The Angry Drunk Bureaucrat posts this item about voting irregularities in Iran:
"Amid increasingly violent protests in Tehran, reports are coming out of Iran's southern Hormozgan Province that thousands of ballots were improperly counted in the presidential battle between right-wing candidate Mahmoud Ahmadinejad and centrist candidate Mir Hossein Mousavi. Early indications are that so-called 'butterfly ballots' in the heavily Jewish province were confusing, causing many elderly voters to cast ballots for Pat Buchanan by mistake.
" 'The ballots were confusing and difficult to read,' said one elderly voter who refused to be named. 'And Pat Buchanan? Is he even Iranian?' "
Eve Picker at Utterly-Opinionated.com has this to say about merging the governments of Pittsburgh and Allegheny County:
"It is shocking that something so necessary simply can't be done.
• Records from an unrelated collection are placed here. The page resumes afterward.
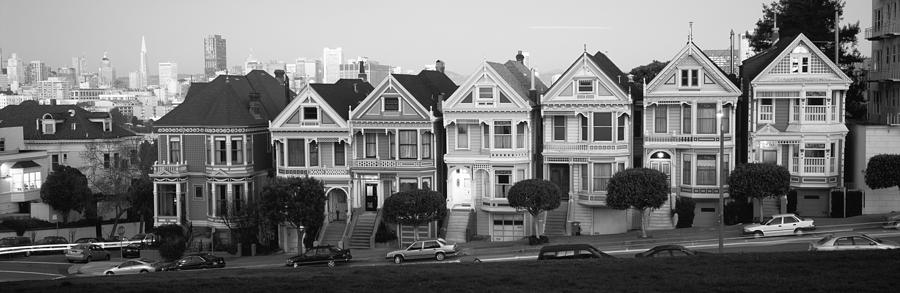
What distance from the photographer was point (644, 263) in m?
34.6

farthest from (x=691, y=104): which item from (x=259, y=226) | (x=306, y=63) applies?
(x=306, y=63)

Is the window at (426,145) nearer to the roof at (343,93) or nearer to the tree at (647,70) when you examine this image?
the roof at (343,93)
Is it because every politician knows it's a minefield? Is it because every politician knows it will take a decade to accomplish? Is there no one who is selfless enough to lead this effort because it should happen and not shy away from it because they may lose votes?
"The future of our Pittsburgh and its region depends on smart, selfless leaders who will get this done because it is the right thing to do. I want my leaders to tackle difficult things. They aren't leaders if they don't."
Harry Shearer at HuffingtonPost.com applauds New Orleans station WWL-TV for reporting on what appears to be a campaign by the Army Corps of Engineers to discredit critics of its pre- and post-Katrina work in New Orleans.
Mr. Shearer said three independent studies had found corps design and construction mistakes responsible for some 50 levee breaches during Katrina, yet a lot of recent comments on nola.com, a popular New Orleans Web site, have denigrated critics of the corps. WWL-TV looked into it and discovered that 700 comments had come from corps computers. Most of them, a former nola.com editor noted, mirrored corps news releases.
Mr. Shearer thinks corps employees should spend more time fixing New Orleans and less time distributing propaganda.
Pridepress.com lays into President Barack Obama for doing nothing to advance gay rights (such as working to repeal the Defense of Marriage Act or ending the don't ask/don't tell policy in the military):
"I have simmered, stewed, and am about to explode! ... I was an ardent Hillary supporter specifically because I did not trust Obama on issues of gay equality. ... Seems to me that he thinks he is smarter than the gays in America. He has mistakenly lumped us into the category of Americans [who] don't pay attention. He has forgotten that we heard him with our own ears promise equality."
The Weekly Standard calls Democratic health-care proposals "a liberal wish list ... that would limit patient choices, ration care and bankrupt the treasury." When "Obamacare" is defeated, the Standard says, the victory "could mark the beginning of a new center-right coalition to restrain the grossly excessive ambitions of the administration."
From Chad Hermann at post-gazette.com's Radical Middle blog: "These are wonderful times to be a hockey fan in Pittsburgh. And this is a wonderful team of fine young players and, by all accounts, even finer young men who have earned, and so deserve, every last ounce of this city's abundant, if occasionally misdirected, sporting passion.
"... In our house, Penguins hockey is part sport, part religion; it's shared family values and blessed family tradition. And today, it feels like a benediction -- not just for the game and the series and the season, but for the way that all of those things made us glorious memories to last a lifetime."
At Reason.com, Jesse Walker questions commentators who've linked the killing of abortion doctor George Tiller and the murder of Stephen Tyrone Johns at the Holocaust museum to conservative talk-show hyperbole:
"When mainstream columnists treat a small group of unconnected crimes as a "pattern" of "rising right-wing violence," their thesis bears more than a little resemblance to the conspiracy theories of the fringe figures they oppose.